Start of Excerpted text
In the other semifinal, OBM coach Paul Biddle said his side would have to bring everything to the semis against one of the form teams this season.
"It's a big ask playing Mid Northern in their patch, although on paper both teams are pretty evenly matched. It's going to require a monumental effort."
OBM is largely injury free and will be able to field a strong team.
The two teams met on June 26 and Mid Northern came out victors 29-10.
Over in Kaihu on the weekend just gone, the Sharks whipped Hora Hora 79-21 with a potent mix of power and deft touches that gave the visitors massive problems on defence.
For the most part, the Sharks did not want to get sucked into an arm wrestle with the visitors, but instead ran them for 80 minutes and forced the game into an unstructured contest as opposed to a methodical plod between set-piece engagements.
When the hosts scored in just the second minute and two more inside 15 minutes, the predictions looked to be on cue.
They boast a massive forward pack and love to play at speed off set piece play.
In Patrick Robinson, the Sharks have a prop with the speed and agility of a dancer half his size and the dynamic, forceful, and bruising Matt Matich has the right sort of combative edge demanded of a No 6.
Fijian Inoke Tavutu is a massive ball carrier with an ability to offload in multiple tackles and halfback Kane Pomare is not afraid to probe the flanks for any crevice of daylight.
He had no right to score from the Hora Hora 22m line when Pomare fielded a pass off a lineout, jinxed his way through defenders and bolted towards the tryline.
But for all that Hora Hora lacked in defence and talent, they kept muscling towards the shadow of the posts with crunching waves of attack whenever they got into the Sharks 22m.
They narrowed the gap to 29-14 just before half time with tries to Mark Bennett and Lyric Brownlee before Pomare's audacious run to the tryline extended the lead heading into the sheds.
The final will be played next weekend.
End of Excerpted text
— Task requirements —
1. In the rugby report, what was the result when OBM and Mid Northern met on June 26?
2. Duplicate the stretch of the rugby report from "In the other" through "problems on defence.".
3. List every player named in the rugby report, leaving out coaches.
Start of Record set
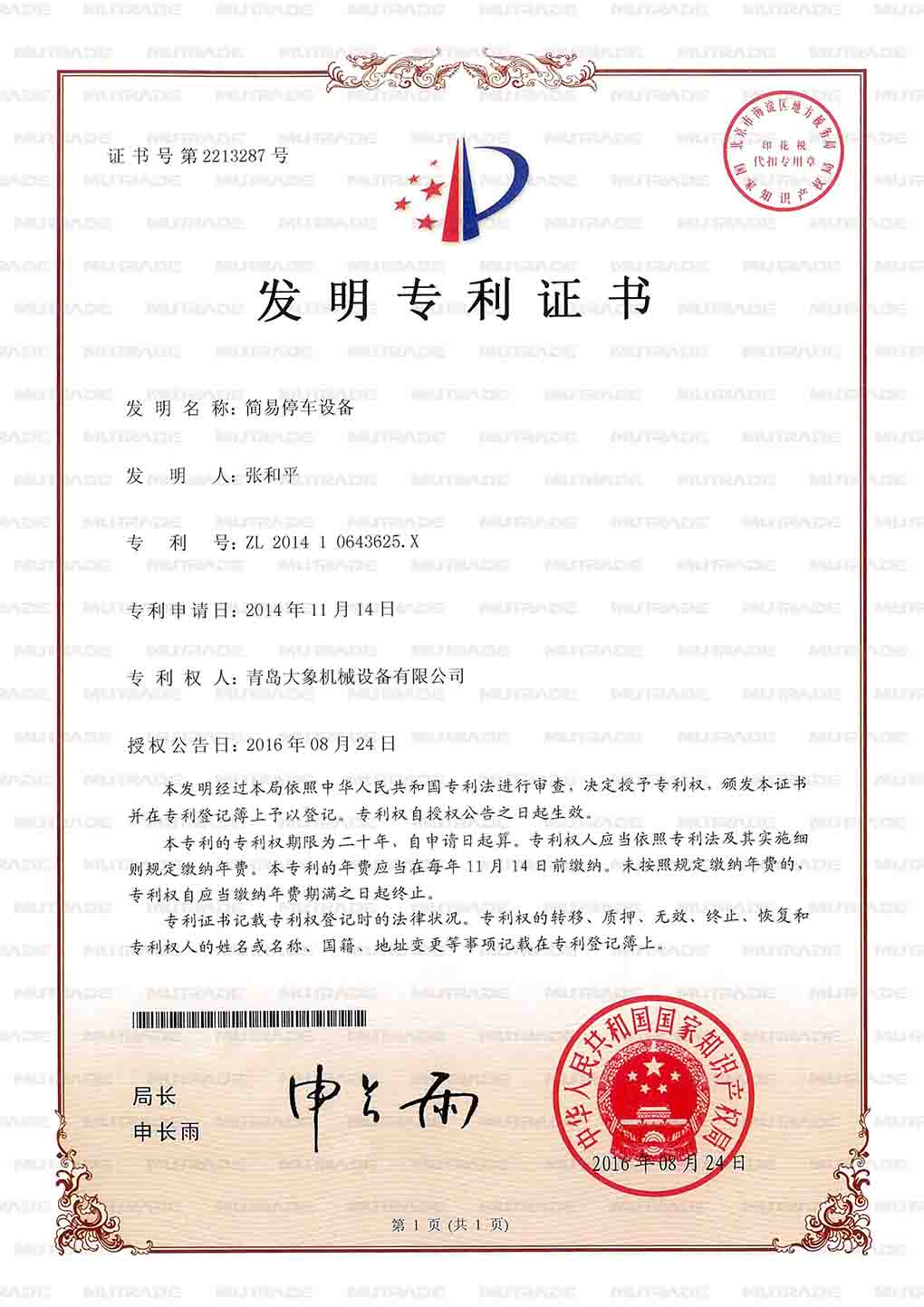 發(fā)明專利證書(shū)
End of Record set
Start of Record set
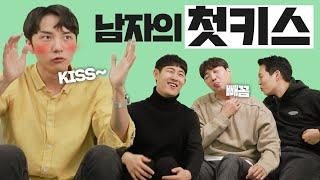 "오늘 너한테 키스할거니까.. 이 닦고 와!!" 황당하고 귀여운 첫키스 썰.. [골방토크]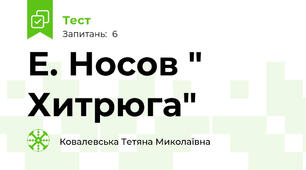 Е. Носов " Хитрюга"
End of Record set
— Answers per task —
1. Mid Northern won 29-10.

2.
In the other semifinal, OBM coach Paul Biddle said his side would have to bring everything to the semis against one of the form teams this season.
"It's a big ask playing Mid Northern in their patch, although on paper both teams are pretty evenly matched. It's going to require a monumental effort."
OBM is largely injury free and will be able to field a strong team.
The two teams met on June 26 and Mid Northern came out victors 29-10.
Over in Kaihu on the weekend just gone, the Sharks whipped Hora Hora 79-21 with a potent mix of power and deft touches that gave the visitors massive problems on defence.

3. Patrick Robinson, Matt Matich, Inoke Tavutu, Kane Pomare, Mark Bennett, Lyric Brownlee